**Entries supplied:**

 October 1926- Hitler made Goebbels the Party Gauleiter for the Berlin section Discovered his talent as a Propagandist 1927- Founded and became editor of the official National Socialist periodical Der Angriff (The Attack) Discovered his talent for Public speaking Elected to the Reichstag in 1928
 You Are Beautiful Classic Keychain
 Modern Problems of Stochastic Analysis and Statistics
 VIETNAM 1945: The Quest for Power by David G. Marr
...
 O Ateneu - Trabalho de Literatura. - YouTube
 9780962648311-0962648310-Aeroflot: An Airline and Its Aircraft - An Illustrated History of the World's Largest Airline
* * *
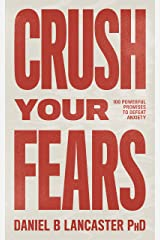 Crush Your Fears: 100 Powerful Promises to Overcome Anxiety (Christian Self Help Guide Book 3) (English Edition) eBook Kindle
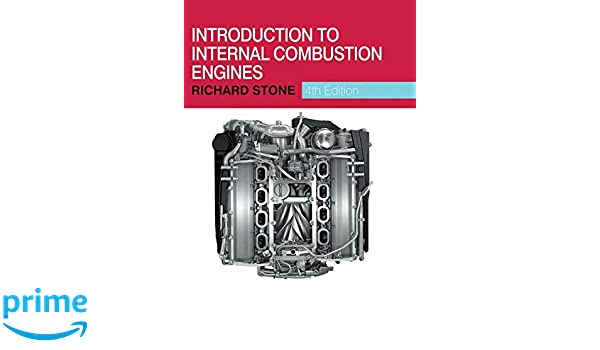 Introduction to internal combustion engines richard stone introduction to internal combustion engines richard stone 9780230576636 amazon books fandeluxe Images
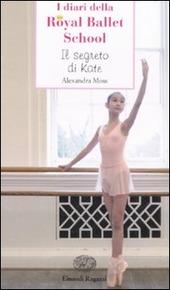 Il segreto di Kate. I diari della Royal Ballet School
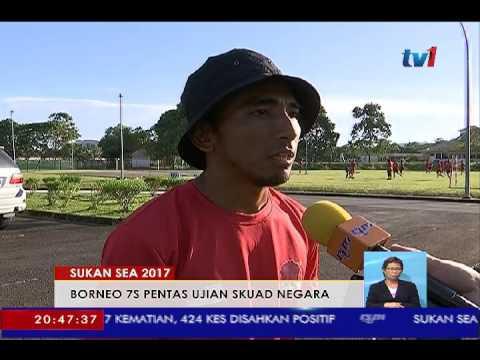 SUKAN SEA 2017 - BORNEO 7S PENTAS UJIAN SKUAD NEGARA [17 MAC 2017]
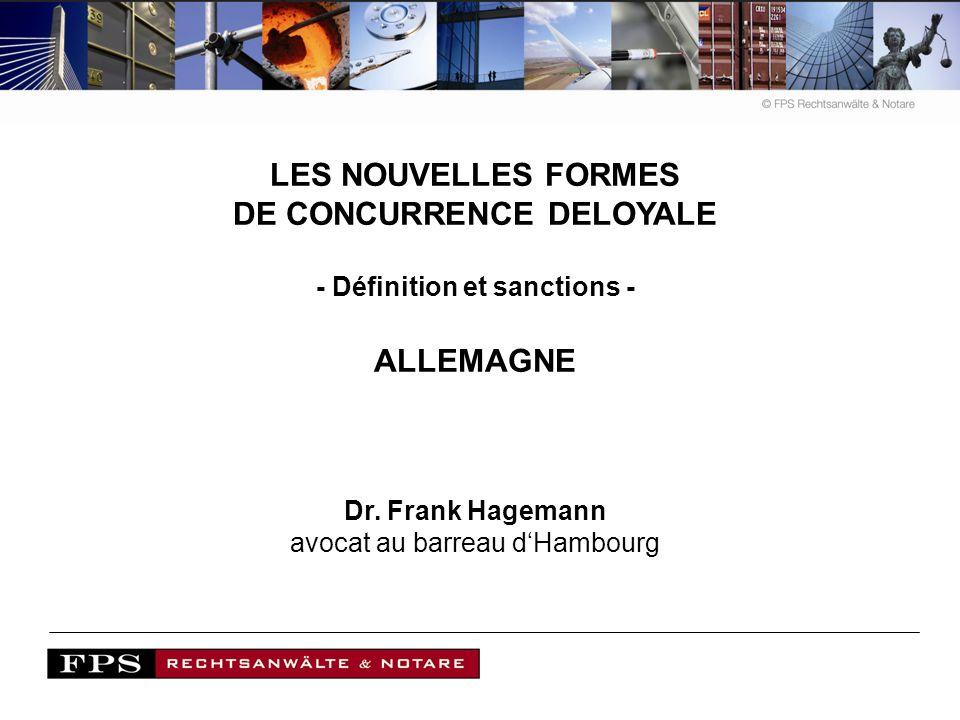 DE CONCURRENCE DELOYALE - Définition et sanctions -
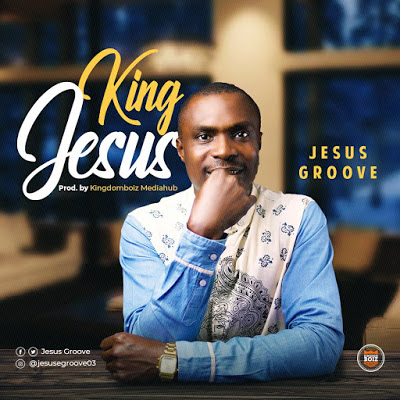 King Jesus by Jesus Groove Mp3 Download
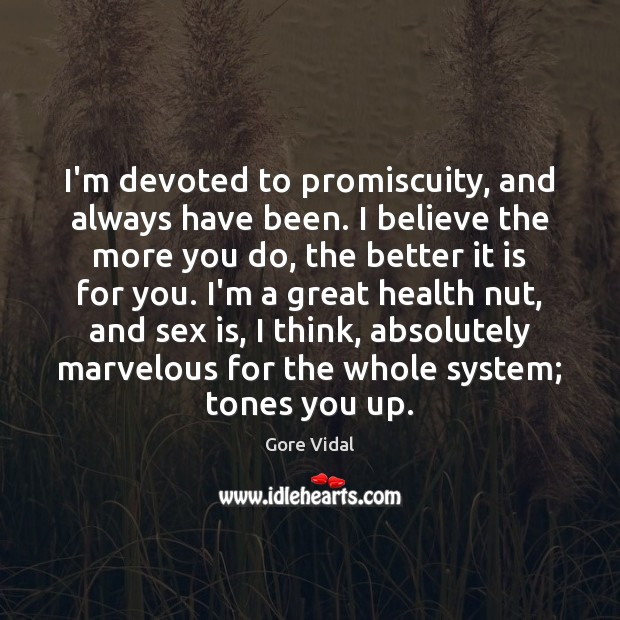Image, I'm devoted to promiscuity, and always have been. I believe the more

**Exercise prompt:** Could you reproduce, exactly, every line above from the line with "October 1926- Hitler" to the line with "VIETNAM 1945: The", and no other line? Both ends count.

**Answer to the problem:**
 October 1926- Hitler made Goebbels the Party Gauleiter for the Berlin section Discovered his talent as a Propagandist 1927- Founded and became editor of the official National Socialist periodical Der Angriff (The Attack) Discovered his talent for Public speaking Elected to the Reichstag in 1928
 You Are Beautiful Classic Keychain
 Modern Problems of Stochastic Analysis and Statistics
 VIETNAM 1945: The Quest for Power by David G. Marr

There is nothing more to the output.